> Zitierter Text
════
Aber Kenny Barron wäre nicht zu dem von der Kritik gefeierten und von den Kollegen hochverehrten Musiker geworden, der er heute ist, wenn er sich allein auf die Rolle des tadellosen Begleiters beschränkt hätte. Es gibt nur wenige andere Jazzpianisten, die stilistisch ähnlich vielseitig sind (oder waren) wie Kenny Barron. Er brilliert als orthodoxer Bebopper, beherrscht den modalen Jazz der Post-Coltrane-Ära aus dem Effeff, kann elegant swingen und – wie er einst im Duo mit dem Perkussionisten Mino Cinelu bewies – auch sehr modern, ja fast schon poppig spielen.
════
> Zeilen aus einem Datensatz zum räumlichen Denken
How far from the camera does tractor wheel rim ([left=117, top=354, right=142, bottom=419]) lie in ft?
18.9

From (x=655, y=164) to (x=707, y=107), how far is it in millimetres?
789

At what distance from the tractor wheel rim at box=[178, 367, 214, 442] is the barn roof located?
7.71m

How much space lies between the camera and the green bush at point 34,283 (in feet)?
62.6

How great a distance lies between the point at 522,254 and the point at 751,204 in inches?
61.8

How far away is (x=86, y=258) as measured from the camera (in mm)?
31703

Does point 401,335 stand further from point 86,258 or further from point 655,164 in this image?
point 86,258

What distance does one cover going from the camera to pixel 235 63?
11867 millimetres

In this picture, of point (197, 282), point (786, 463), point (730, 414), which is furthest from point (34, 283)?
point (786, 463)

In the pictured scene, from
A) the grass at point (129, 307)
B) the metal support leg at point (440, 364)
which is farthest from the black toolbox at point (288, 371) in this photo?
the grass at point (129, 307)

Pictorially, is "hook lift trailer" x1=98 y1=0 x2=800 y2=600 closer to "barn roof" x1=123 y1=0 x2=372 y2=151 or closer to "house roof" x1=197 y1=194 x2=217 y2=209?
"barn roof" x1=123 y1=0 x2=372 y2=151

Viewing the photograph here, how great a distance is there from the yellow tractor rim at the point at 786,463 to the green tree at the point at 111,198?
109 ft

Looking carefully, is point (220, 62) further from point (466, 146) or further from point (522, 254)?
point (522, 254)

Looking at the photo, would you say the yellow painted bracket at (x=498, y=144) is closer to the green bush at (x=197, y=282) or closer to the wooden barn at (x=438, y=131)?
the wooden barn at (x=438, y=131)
════
> Gestellte Aufgabe 1
Gib die Datensätze von der Zeile mit „Looking carefully, is“ bis einschließlich ihres Endes noch einmal wieder und tausche darin „green bush“ gegen „green shrub“, ohne sonst etwas zu ändern.
> Gestellte Aufgabe 2
Schreibe den Text über den Jazzpianisten Kenny Barron ab der Stelle weiter, an der er endet.

> Endergebnis 1
Looking carefully, is point (220, 62) further from point (466, 146) or further from point (522, 254)?
point (522, 254)

Looking at the photo, would you say the yellow painted bracket at (x=498, y=144) is closer to the green shrub at (x=197, y=282) or closer to the wooden barn at (x=438, y=131)?
the wooden barn at (x=438, y=131)

> Endergebnis 2
Wirklich ins Rampenlicht trat Kenny Barron erstmals mit dem Quartett Sphere, das er 1982 – unmittelbar nach dem Tod von Thelonious Monk – mit Tenorsaxophonist Charlie Rouse, Bassist Buster Williams und Schlagzeuger Ben Riley gründete. Die Band, eigentlich ins Leben gerufen, um das Andenken an Monk und dessen Musik zu pflegen, entwickelte schnell eine Eigendynamik und nahm bald auch selbst geschriebene Kompositionen und Jazzstandards in ihr Repertoire auf. Nach dem Tod von Rouse im Jahre 1988 wurde Sphere aufgelöst, um sich zehn Jahre später mit dem Altsaxophonisten Gary Bartz kurz neu zu formieren. Intensive musikalische Partnerschaften pflegte Barron außerdem mit Bassist Ron Carter, Vibraphonist Bobby Hutcherson und ganz besonders Stan Getz. Mit dem großen Tenorsaxophonisten spielte Kenny Barron von 1987 bis zu dessen Tod im Jahre 1991. Ihr Live-Duo-Album “People Time” gilt als eines der Meisterwerke des Jazz und war zugleich Getz' musikalisches Vermächtnis. Kenny Barron ebnete es schließlich den Weg zu allgemeiner Anerkennung. War der Pianist vorher eher ein “musicians' musician” gewesen, avancierte er nun zum Liebling der Kritiker und Jazzfans. Das unterstrichen nicht zuletzt die zahlreichen Down-Beat-Poll-Gewinne der folgenden Jahre.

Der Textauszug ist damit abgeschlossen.